In November, the BOE raised rates for the first time in a decade, taking the benchmark rate to 0.5% from a record low of 0.25%. In the months ahead of the tightening, the number of Monetary Policy Committee members voting for a rise increased, helping build up market expectations for the November move.

The bank could use the same strategy this time to prepare for a May rise, Pickering said. At least two members—Ian McCafferty and Michael Saunders—are likely candidates to jump into the hawkish camp, he said.

3. Market expectations

The bank has previously told off the market for being too dovish in its outlook. In September last year, the MPC said investors didn’t fully appreciate that rates could rise “over the coming months” and that “policy could need to be tightened by a somewhat greater extent over the forecast period than current market expectations.”

The policy makers could once again directly comment on the market pricing if they find traders are too complacent about the rate outlook, Pickering said.

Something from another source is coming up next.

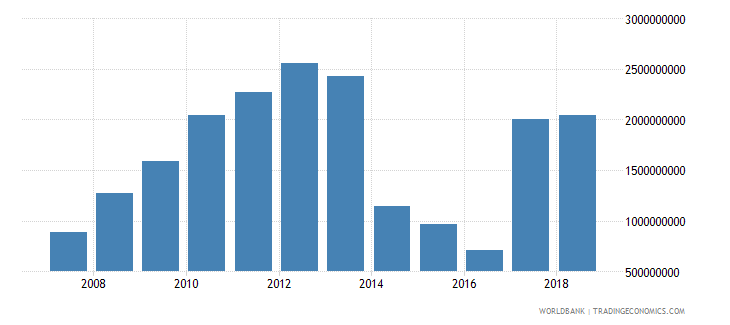 libya international tourism expenditures for travel items us dollar wb data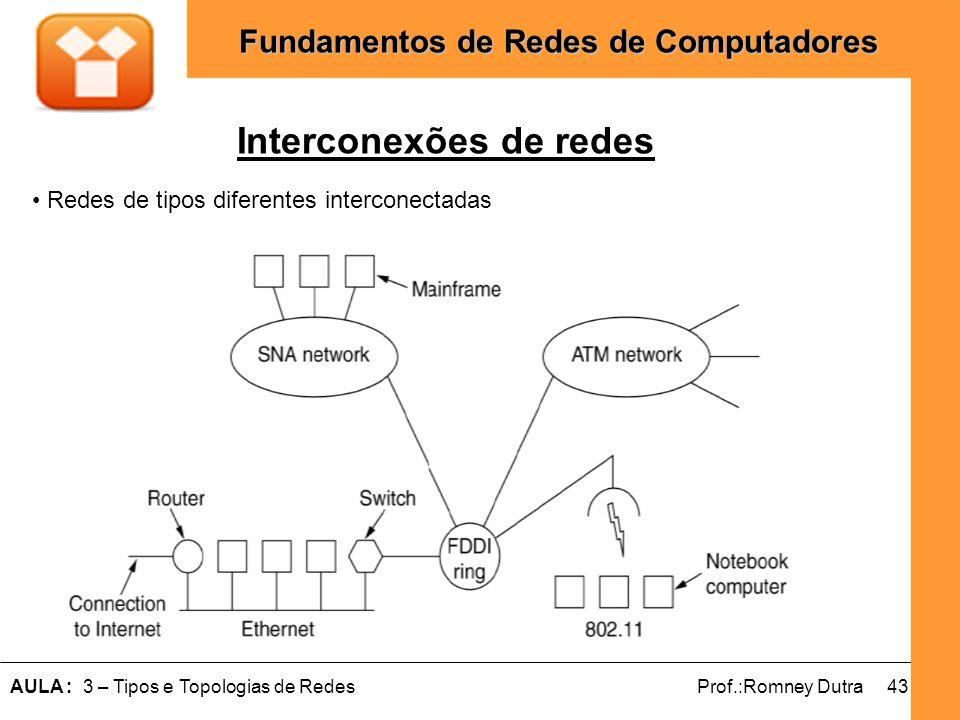 43AULA : 3 – Tipos e Topologias de RedesProf.:Romney Dutra Fundamentos de Redes de Computadores Interconexões de redes Redes de tipos diferentes inter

Berenberg expects two rate rises in 2018, one in May and another in November.

“It is getting harder and harder for the BOE to justify its easy policy stance over time. Latest data shows an improving economy,” Pickering said. “Without rate hikes, the headline inflation rate will not fall from its current rate of 3% to the BOE’s 2% target within the BOE’s preferred policy horizon (around two years).”

The BOE’s rate decision, meeting minutes and inflation report are due at noon London time, or 7 a.m. Eastern Time on Thursday. Carney will hold a news conference at 12:30 p.m. London time.